How do your words affect the people around you? Do they inspire trust or incite fear? Do they convey respect, or do they intimidate?

Here's a quick way to assess how you come across to others. It's based on research by communication expert Jack Gibb.

Which of the following sentences sound like something you might write or say?

1. If you were a team player, you'd pay attention to details and protocol.

2. This is a complex issue, so I'm open to your thoughts and ideas.

3. If you fix this problem for me and no one finds out about it, I'll be good to you.

4. I understand why you're angry and afraid.

5. If you don't like the way I'm running this company, find another one to work for.

6. I'm not saying I have all the answers.

Before you score your choices according to Gibb's six categories of "defensive and supportive communication behaviors," let's repeat the test. Which of the following sentences sound like something you would write or say? If you're not sure, ask a colleague or friend which sound like you, or compare them to the tone of 10 messages in your sent folder.

1. When you consult with us before making changes, it's easier for us to explain new policies to our customers.

2. If you want to get ahead in this company, you gotta play by my rules.

3. Let's try something new and see what happens.

4. You say you feel overworked, but so do your colleagues — everyone feels overworked.

5. Even though I'm the boss, I alone cannot make this company great.

6. Believe me, I know more about this than the experts.

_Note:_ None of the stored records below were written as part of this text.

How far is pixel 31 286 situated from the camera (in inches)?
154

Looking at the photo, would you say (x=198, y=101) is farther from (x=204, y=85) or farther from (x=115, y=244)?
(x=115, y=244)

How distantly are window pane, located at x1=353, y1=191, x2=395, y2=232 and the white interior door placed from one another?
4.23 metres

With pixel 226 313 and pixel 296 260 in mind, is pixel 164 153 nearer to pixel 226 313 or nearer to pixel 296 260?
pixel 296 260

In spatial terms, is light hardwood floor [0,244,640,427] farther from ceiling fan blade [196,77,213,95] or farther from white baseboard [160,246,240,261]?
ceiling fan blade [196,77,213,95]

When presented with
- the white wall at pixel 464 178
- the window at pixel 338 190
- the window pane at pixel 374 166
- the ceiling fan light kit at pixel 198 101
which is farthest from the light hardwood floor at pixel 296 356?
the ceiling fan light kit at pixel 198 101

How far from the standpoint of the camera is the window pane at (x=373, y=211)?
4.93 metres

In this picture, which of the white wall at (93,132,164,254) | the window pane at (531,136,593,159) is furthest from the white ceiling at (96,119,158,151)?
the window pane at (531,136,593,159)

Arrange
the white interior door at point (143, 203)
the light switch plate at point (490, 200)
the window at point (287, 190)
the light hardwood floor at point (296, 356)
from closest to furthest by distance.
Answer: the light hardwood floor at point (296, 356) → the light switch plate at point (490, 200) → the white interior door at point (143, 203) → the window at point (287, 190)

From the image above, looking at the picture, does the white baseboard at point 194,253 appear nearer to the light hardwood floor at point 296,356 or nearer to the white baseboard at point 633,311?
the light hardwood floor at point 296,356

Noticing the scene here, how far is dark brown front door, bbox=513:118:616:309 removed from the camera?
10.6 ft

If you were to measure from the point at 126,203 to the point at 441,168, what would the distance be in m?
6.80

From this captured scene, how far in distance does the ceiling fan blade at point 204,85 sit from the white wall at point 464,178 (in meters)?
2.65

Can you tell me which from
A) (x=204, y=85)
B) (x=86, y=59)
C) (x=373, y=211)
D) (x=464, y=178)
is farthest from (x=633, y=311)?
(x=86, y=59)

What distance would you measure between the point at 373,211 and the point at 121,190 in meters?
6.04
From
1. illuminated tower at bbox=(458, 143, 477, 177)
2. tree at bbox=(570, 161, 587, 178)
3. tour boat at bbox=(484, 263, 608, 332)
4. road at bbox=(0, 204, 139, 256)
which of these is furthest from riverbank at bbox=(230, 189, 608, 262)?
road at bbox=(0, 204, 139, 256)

As you may have noticed, the 12 numbered sentences above alternate between "threatening" (1, 3, 5; 2, 4, 6) and "supportive" (2, 4, 6; 1, 3, 5). Their numbering corresponds to Gibb's six categories of behavior, which elicit either defense-arousing or trust-inspiring responses:

1. evaluation / description; 2. control / problem orientation; 3. strategy / spontaneity; 4. neutrality / empathy; 5. superiority / equality; 6. certainty / provisionalism

Regarding category 4, neutrality sounds like a positive attribute, as in objectivity, but what Gibb is describing is an unwillingness to take a stand, a kind of lip service. Also, note that empathy is not sympathy. Sympathy involves feeling sorry for someone; empathy involves understanding another person's perspective, situation or life experience.

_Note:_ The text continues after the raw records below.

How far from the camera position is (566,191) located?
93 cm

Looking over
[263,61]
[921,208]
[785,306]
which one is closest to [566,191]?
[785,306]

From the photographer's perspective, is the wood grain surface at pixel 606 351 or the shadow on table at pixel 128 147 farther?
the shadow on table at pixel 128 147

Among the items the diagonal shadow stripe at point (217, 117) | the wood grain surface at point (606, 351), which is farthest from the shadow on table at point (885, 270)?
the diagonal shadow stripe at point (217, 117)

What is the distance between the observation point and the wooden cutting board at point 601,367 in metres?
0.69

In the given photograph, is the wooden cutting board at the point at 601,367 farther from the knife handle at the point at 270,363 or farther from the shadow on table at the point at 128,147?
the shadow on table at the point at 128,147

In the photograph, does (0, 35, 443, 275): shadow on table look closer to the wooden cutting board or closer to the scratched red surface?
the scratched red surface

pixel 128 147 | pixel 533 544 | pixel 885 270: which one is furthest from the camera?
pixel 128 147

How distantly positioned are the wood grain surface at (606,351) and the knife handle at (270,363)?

The problem with defense-arousing language, according to Gibb, is that it causes people to feel insecure and it makes them "particularly likely to place blame, to see others as fitting into categories of good or bad, [and] to make moral judgments of their colleagues."

So, what kind of communicator are you? What kind of environment are your words creating? More important, what kind of world do you want to live in?